> [Aim of the task]
An acceptable answer repeats exactly the line containing "plage publique de Ta'ahiamanu Moorea" and all lines that follow it in the listing below, and it includes no pictures.

Data shown below:

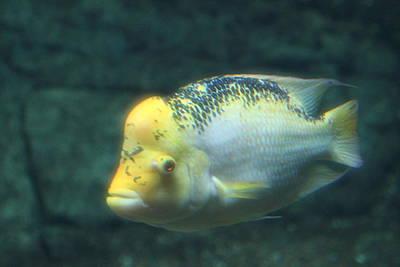 Aqua Photograph - National Zoo - Fish - 011323 by DC Photographer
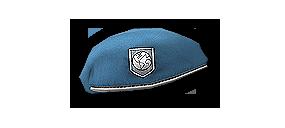 File:World Force Beret.png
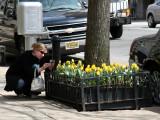 Photographing the Tulip Street Garden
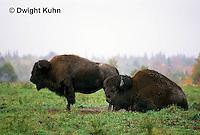 MA31-003a  American Bison - buffalo - Bison bison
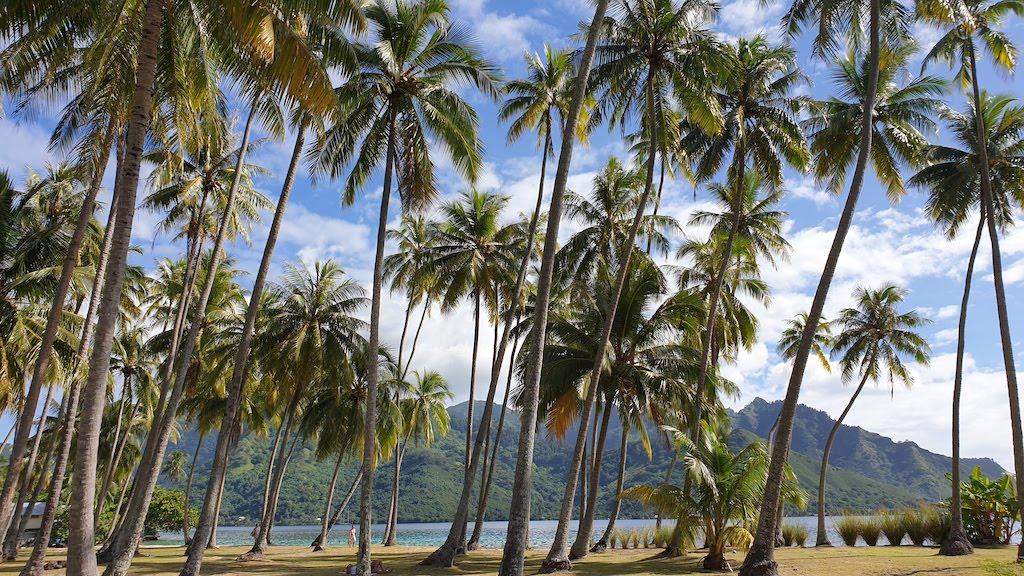 plage publique de Ta'ahiamanu Moorea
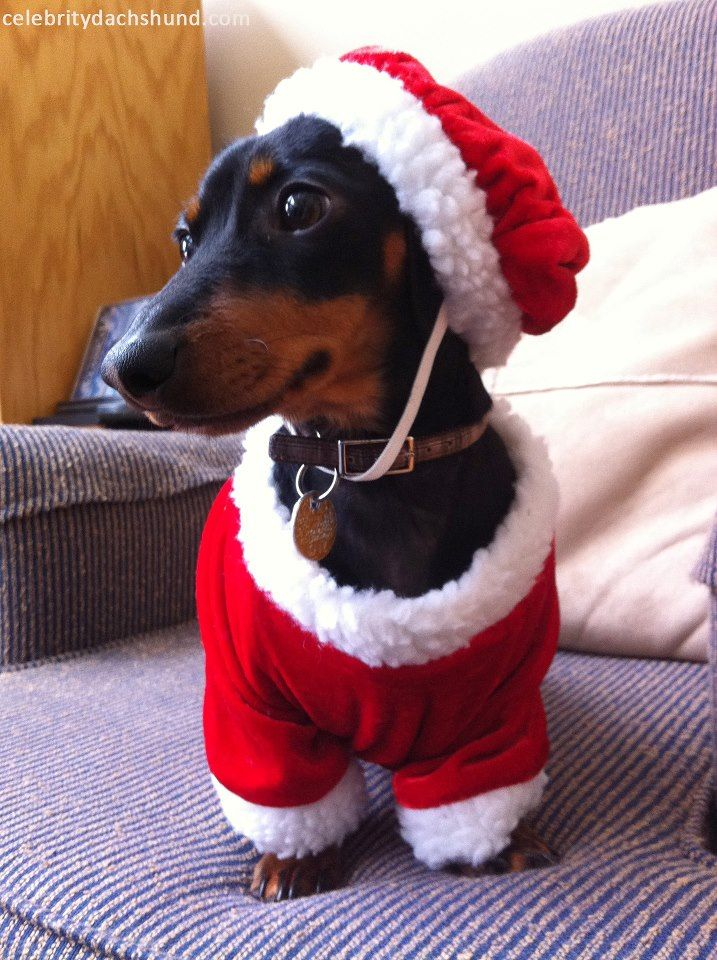 Crusoe S Christmas Clothes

End of Data shown.

> [Exercise result]
 plage publique de Ta'ahiamanu Moorea
 Crusoe S Christmas Clothes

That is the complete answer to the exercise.